### WHAT THIS TASK INVOLVES
Copy every line of the records that includes the word "transparent".

### MATERIAL SUPPLIED
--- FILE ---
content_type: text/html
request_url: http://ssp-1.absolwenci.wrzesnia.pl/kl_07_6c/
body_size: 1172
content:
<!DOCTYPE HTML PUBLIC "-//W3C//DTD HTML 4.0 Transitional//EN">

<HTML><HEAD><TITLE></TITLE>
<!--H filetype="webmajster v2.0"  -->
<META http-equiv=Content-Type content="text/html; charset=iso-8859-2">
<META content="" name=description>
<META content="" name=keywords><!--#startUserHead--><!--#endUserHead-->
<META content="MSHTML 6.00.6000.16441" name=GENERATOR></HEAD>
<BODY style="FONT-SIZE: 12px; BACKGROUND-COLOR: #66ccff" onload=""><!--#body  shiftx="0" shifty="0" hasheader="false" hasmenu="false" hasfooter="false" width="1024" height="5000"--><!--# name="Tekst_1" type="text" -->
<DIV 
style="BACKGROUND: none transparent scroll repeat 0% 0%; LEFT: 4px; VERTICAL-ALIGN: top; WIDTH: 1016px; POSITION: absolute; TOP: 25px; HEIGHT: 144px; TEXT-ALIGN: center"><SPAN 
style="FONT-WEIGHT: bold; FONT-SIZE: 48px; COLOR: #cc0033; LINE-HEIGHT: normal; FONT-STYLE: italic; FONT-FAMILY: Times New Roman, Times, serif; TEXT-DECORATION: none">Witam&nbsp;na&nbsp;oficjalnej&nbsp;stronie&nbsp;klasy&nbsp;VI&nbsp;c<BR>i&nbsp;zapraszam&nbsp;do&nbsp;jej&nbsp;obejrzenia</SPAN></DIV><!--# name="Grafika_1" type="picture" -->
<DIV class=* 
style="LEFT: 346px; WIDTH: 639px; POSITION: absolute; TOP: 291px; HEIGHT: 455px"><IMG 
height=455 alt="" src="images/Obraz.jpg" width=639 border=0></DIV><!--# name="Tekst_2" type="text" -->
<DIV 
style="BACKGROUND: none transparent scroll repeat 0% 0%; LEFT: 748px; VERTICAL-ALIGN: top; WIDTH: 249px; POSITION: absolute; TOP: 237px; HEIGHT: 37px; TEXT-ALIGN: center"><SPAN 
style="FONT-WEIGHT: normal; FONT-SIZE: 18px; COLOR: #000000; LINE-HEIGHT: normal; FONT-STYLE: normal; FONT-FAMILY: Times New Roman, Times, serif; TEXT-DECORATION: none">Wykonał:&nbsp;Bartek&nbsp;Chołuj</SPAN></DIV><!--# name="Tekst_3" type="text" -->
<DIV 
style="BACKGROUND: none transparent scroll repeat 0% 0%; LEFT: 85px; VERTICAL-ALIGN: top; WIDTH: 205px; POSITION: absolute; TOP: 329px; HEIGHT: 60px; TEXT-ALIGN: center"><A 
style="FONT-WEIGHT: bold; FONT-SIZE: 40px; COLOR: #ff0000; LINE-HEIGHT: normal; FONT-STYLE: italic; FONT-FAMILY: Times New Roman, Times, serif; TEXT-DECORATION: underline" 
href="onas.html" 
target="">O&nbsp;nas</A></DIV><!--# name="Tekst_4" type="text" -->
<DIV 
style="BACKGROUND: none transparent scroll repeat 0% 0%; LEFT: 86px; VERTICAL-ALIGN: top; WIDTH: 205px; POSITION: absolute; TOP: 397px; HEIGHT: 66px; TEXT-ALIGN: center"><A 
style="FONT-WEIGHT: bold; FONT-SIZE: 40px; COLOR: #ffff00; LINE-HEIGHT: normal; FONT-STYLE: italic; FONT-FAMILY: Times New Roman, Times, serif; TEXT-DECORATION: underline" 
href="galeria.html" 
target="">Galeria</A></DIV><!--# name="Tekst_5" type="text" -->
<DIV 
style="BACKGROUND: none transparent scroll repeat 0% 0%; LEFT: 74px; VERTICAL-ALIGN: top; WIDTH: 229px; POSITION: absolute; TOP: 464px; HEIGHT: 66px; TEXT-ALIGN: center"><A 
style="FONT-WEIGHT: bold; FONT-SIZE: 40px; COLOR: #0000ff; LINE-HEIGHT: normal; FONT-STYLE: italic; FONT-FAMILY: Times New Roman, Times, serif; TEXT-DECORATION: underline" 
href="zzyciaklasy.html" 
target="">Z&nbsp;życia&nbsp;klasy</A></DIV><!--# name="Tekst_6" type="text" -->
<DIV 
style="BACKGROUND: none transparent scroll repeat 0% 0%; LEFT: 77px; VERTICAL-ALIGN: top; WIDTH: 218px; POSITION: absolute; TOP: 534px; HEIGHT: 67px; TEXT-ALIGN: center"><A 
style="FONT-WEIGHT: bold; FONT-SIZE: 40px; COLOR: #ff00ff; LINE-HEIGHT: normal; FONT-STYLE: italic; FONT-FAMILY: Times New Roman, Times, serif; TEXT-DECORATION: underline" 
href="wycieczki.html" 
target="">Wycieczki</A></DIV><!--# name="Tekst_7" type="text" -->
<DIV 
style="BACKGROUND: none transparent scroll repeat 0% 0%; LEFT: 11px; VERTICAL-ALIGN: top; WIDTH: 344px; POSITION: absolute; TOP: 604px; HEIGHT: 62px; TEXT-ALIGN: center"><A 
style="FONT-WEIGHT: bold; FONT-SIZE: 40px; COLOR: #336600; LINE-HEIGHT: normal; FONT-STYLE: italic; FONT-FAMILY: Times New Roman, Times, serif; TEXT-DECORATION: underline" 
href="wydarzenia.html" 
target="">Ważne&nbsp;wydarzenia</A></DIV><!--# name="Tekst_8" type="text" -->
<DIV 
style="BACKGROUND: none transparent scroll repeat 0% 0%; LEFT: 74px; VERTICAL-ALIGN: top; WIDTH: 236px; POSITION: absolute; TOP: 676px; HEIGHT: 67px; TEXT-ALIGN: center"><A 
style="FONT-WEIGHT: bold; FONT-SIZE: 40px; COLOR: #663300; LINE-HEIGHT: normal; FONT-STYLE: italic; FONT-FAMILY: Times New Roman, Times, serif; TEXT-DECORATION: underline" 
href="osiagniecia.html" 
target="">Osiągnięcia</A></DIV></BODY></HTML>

### TASK OUTPUT
style="BACKGROUND: none transparent scroll repeat 0% 0%; LEFT: 4px; VERTICAL-ALIGN: top; WIDTH: 1016px; POSITION: absolute; TOP: 25px; HEIGHT: 144px; TEXT-ALIGN: center"><SPAN 
style="BACKGROUND: none transparent scroll repeat 0% 0%; LEFT: 748px; VERTICAL-ALIGN: top; WIDTH: 249px; POSITION: absolute; TOP: 237px; HEIGHT: 37px; TEXT-ALIGN: center"><SPAN 
style="BACKGROUND: none transparent scroll repeat 0% 0%; LEFT: 85px; VERTICAL-ALIGN: top; WIDTH: 205px; POSITION: absolute; TOP: 329px; HEIGHT: 60px; TEXT-ALIGN: center"><A 
style="BACKGROUND: none transparent scroll repeat 0% 0%; LEFT: 86px; VERTICAL-ALIGN: top; WIDTH: 205px; POSITION: absolute; TOP: 397px; HEIGHT: 66px; TEXT-ALIGN: center"><A 
style="BACKGROUND: none transparent scroll repeat 0% 0%; LEFT: 74px; VERTICAL-ALIGN: top; WIDTH: 229px; POSITION: absolute; TOP: 464px; HEIGHT: 66px; TEXT-ALIGN: center"><A 
style="BACKGROUND: none transparent scroll repeat 0% 0%; LEFT: 77px; VERTICAL-ALIGN: top; WIDTH: 218px; POSITION: absolute; TOP: 534px; HEIGHT: 67px; TEXT-ALIGN: center"><A 
style="BACKGROUND: none transparent scroll repeat 0% 0%; LEFT: 11px; VERTICAL-ALIGN: top; WIDTH: 344px; POSITION: absolute; TOP: 604px; HEIGHT: 62px; TEXT-ALIGN: center"><A 
style="BACKGROUND: none transparent scroll repeat 0% 0%; LEFT: 74px; VERTICAL-ALIGN: top; WIDTH: 236px; POSITION: absolute; TOP: 676px; HEIGHT: 67px; TEXT-ALIGN: center"><A 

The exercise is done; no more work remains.